Part of this is the conceit, which is unlike anything else I’ve seen in a video game. Ambrosia Sky follows Dalia, a deep-space disaster specialist known as a Scarab. Scarabs are mystical field scientists whose job revolves around the dead. They’re not soldiers; a Scarab can’t save you. Their job is to catalogue a space, restore it, and say goodbye to the dead. They’re a loose-knit organization of scientists with one purpose: they seek death to understand what kills us, so they can prevent it. They believe that in understanding death among the stars, they can find the key to preventing cellular death and decay. The Ambrosia Project is their attempt at finding immortality. Dalia doesn’t believe in the spiritual side of being a Scarab (for many, it’s a religion, not just a job), but she’s good at it and enjoys the work.

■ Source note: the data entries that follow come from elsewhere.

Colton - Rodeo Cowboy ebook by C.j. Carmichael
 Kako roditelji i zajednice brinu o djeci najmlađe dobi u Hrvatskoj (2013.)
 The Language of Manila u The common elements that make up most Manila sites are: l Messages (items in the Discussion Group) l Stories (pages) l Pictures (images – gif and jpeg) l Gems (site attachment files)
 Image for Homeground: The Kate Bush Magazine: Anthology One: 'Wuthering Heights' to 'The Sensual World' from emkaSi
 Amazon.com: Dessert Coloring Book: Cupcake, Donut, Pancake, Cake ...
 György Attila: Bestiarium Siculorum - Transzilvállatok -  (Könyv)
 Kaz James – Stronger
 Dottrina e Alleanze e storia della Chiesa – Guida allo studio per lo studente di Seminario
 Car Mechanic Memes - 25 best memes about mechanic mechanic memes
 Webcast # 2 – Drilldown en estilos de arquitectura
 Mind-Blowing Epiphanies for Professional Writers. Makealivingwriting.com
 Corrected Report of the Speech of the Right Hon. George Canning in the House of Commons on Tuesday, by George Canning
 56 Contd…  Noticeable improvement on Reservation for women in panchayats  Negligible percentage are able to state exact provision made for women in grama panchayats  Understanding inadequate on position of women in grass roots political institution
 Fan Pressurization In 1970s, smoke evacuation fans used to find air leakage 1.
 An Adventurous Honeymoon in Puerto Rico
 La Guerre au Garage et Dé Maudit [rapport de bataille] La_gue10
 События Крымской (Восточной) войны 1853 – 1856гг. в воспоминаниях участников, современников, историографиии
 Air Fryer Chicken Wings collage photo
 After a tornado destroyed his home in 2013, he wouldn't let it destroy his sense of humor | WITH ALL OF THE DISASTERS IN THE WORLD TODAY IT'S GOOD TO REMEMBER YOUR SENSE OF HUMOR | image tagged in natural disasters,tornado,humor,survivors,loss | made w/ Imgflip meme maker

But at the same time, this isn’t just a scientific exercise for Dalia. Ambrosia Sky sends her to the Cluster, an agricultural colony on Saturn’s rings. Once paramount in humanity’s voyage of discovery and expansion among the stars, it’s now little more than a relic of a previous age, a crucial but forgotten fixture of an age long past. Time has literally passed it by. But it’s where Dalia grew up and escaped from in her own search for something more. And now she’s returning to investigate a crisis that killed almost everyone she knew. It’s hardly a happy homecoming, and it’s forcing her to come to terms with both her own choices and the relationships she left behind, as well as her guilt for surviving what killed most of the people she knew.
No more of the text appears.